» What you have to do
Write out, word for word, the passage of the article on Kentucky's homeland security law from "Written by Laura" to "church and state.".

** Opening Extract to read block **

Sun. Jun 26th, 2022

Kentucky State Rep. Tom Riner authored legislation inserting god into the homeland security department. (photo: Fox News)

Written by Laura Gottesdiener for Alternet

In Kentucky, a homeland security law requires the state’s citizens to acknowledge the security provided by the Almighty God-or risk 12 months in prison. The law and its sponsor, state representative Tom Riner, have been the subject of controversy since the law first surfaced in 2006, yet the Kentucky state Supreme Court has refused to review its constitutionality, despite clearly violating the First Amendment’s separation of church and state.

“This is one of the most egregiously and breathtakingly unconstitutional actions by a state legislature that I’ve ever seen,” said Edwin Kagin, the legal director of American Atheists’, a national organization focused defending the civil rights of atheists. American Atheists’ launched a lawsuit against the law in 2008, which won at the Circuit Court level, but was then overturned by the state Court of Appeals.

** Closing Extract to read block **
** Opening Dataset records block **

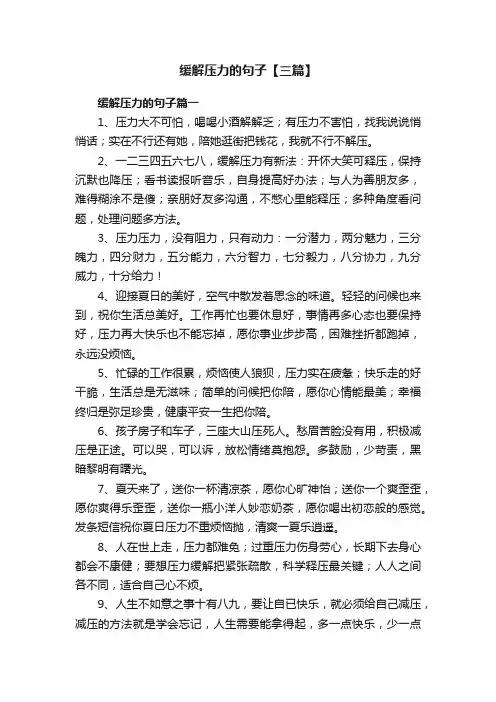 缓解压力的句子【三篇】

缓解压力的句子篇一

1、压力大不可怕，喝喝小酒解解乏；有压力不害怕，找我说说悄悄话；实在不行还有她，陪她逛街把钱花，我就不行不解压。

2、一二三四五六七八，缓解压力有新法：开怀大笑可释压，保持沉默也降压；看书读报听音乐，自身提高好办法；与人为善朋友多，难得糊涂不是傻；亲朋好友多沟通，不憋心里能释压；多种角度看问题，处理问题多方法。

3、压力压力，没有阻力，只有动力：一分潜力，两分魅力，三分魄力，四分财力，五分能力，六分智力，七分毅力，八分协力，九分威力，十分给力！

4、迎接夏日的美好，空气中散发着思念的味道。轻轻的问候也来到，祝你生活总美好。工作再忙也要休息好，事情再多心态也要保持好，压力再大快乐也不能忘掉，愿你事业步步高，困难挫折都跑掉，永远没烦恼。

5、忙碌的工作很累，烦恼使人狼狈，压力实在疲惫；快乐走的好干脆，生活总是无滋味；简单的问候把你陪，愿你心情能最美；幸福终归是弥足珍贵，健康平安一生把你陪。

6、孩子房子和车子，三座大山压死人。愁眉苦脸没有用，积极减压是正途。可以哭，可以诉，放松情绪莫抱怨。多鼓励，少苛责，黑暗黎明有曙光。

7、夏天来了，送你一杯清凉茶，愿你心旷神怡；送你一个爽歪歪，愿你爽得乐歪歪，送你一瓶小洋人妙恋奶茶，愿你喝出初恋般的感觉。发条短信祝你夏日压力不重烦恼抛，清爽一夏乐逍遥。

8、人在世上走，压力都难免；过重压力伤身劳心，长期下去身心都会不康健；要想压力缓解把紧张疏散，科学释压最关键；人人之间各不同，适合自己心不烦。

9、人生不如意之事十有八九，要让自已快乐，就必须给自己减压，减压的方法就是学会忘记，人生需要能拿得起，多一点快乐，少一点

** Closing Dataset records block **

» Solution to this problem
Written by Laura Gottesdiener for Alternet

In Kentucky, a homeland security law requires the state’s citizens to acknowledge the security provided by the Almighty God-or risk 12 months in prison. The law and its sponsor, state representative Tom Riner, have been the subject of controversy since the law first surfaced in 2006, yet the Kentucky state Supreme Court has refused to review its constitutionality, despite clearly violating the First Amendment’s separation of church and state.